BEGIN RECORDS PROVIDED

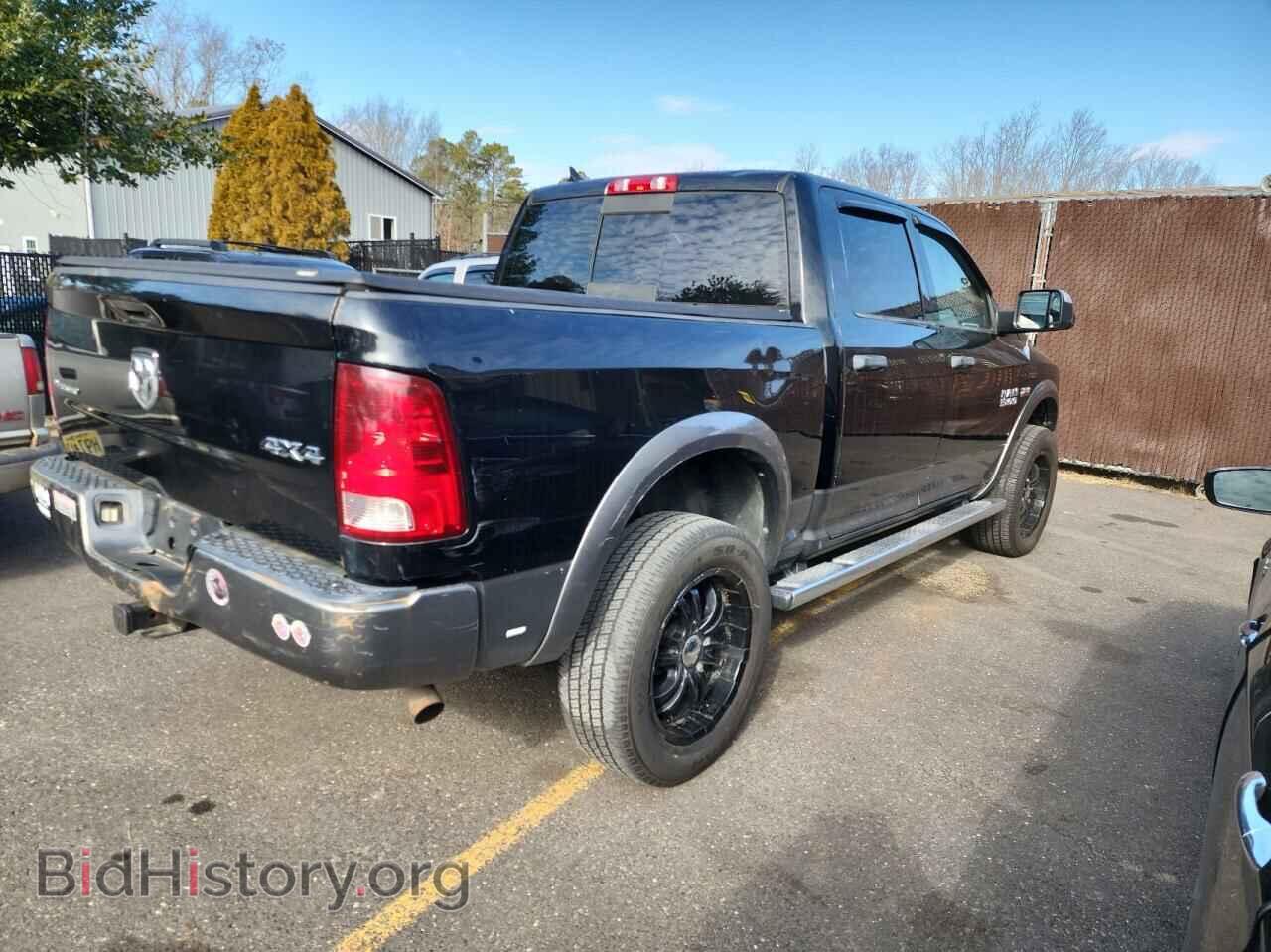2013 RAM 1500 - VIN: 1C6RR7LT7DS642275 - Фото 4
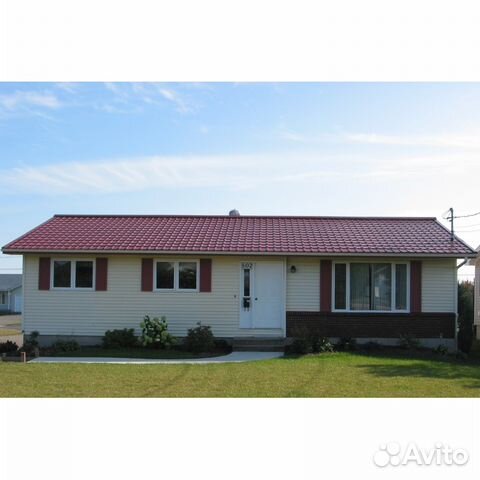 Металлочерепица цвет 3005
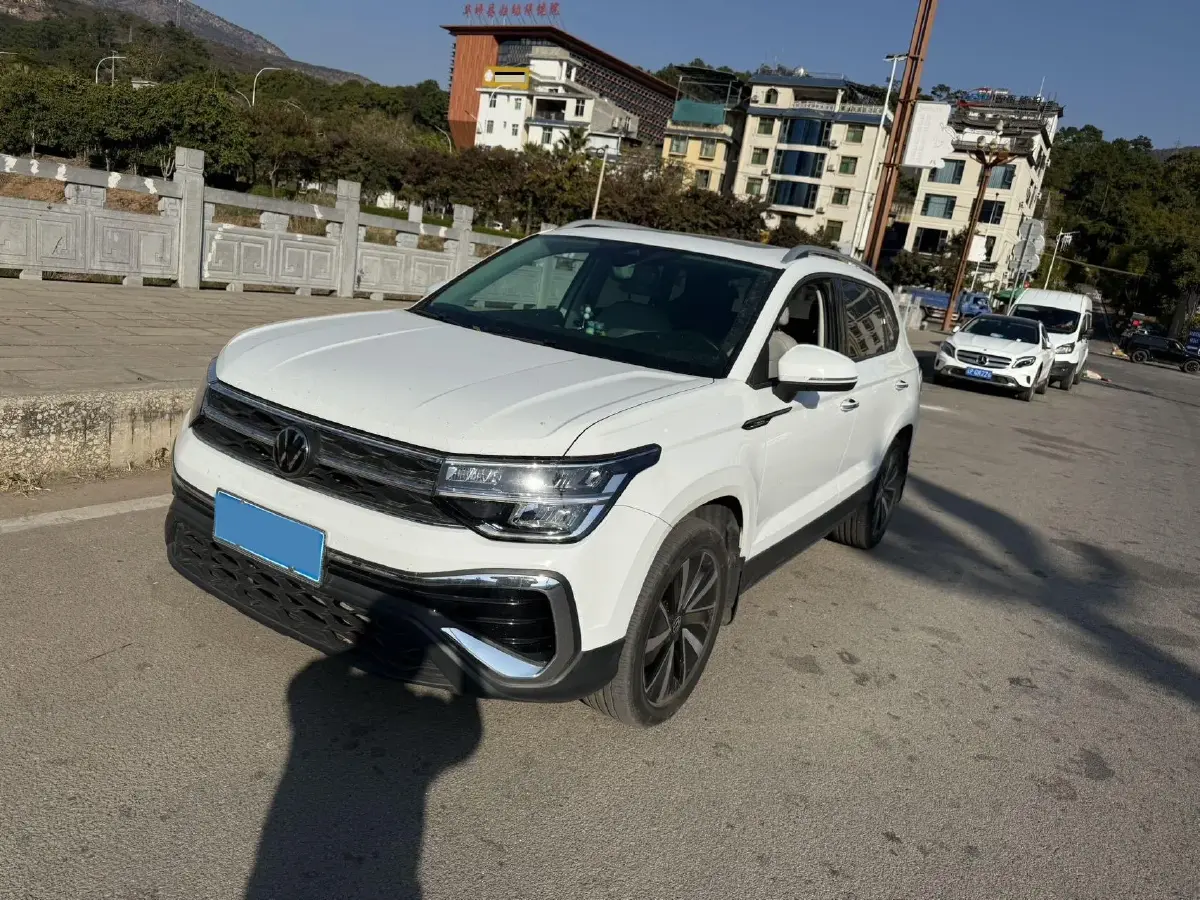 2023 Volkswagen Tharu 1.5T 160HP L4 7DCT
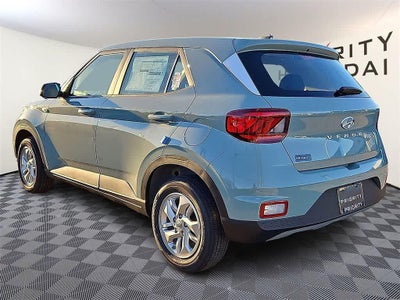 2026 Hyundai VENUE SE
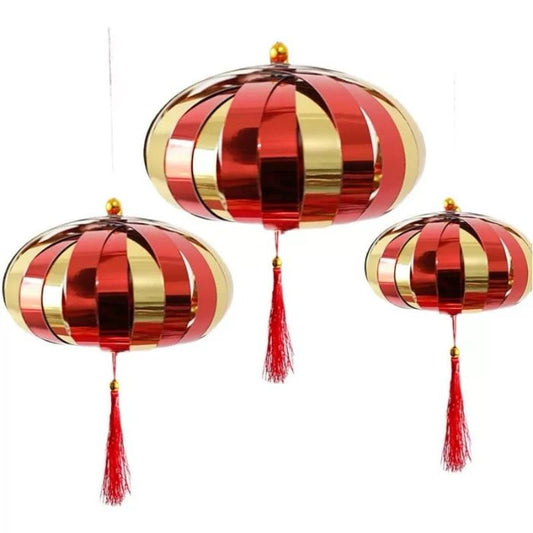 Shiny Decorating Lantern Set JQ80556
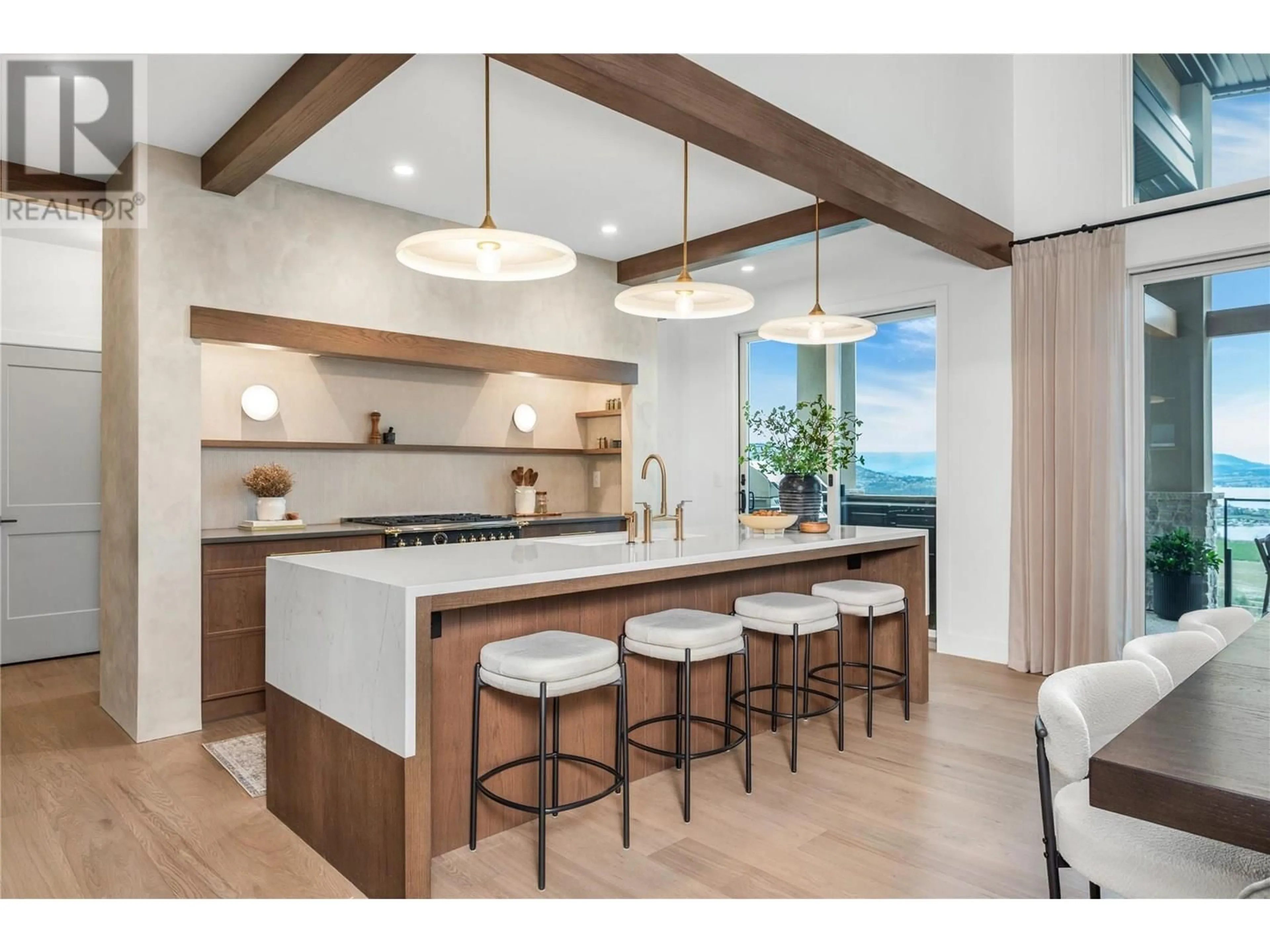 Open concept kitchen, unknown for 4017 SUNSTONE STREET, West Kelowna British Columbia V4T0H1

END RECORDS PROVIDED

WHAT TO PRODUCE
Every line above should be returned exactly; the pictures stay out.

EXERCISE RESPONSE
2013 RAM 1500 - VIN: 1C6RR7LT7DS642275 - Фото 4
 Металлочерепица цвет 3005
 2023 Volkswagen Tharu 1.5T 160HP L4 7DCT
 2026 Hyundai VENUE SE
 Shiny Decorating Lantern Set JQ80556
 Open concept kitchen, unknown for 4017 SUNSTONE STREET, West Kelowna British Columbia V4T0H1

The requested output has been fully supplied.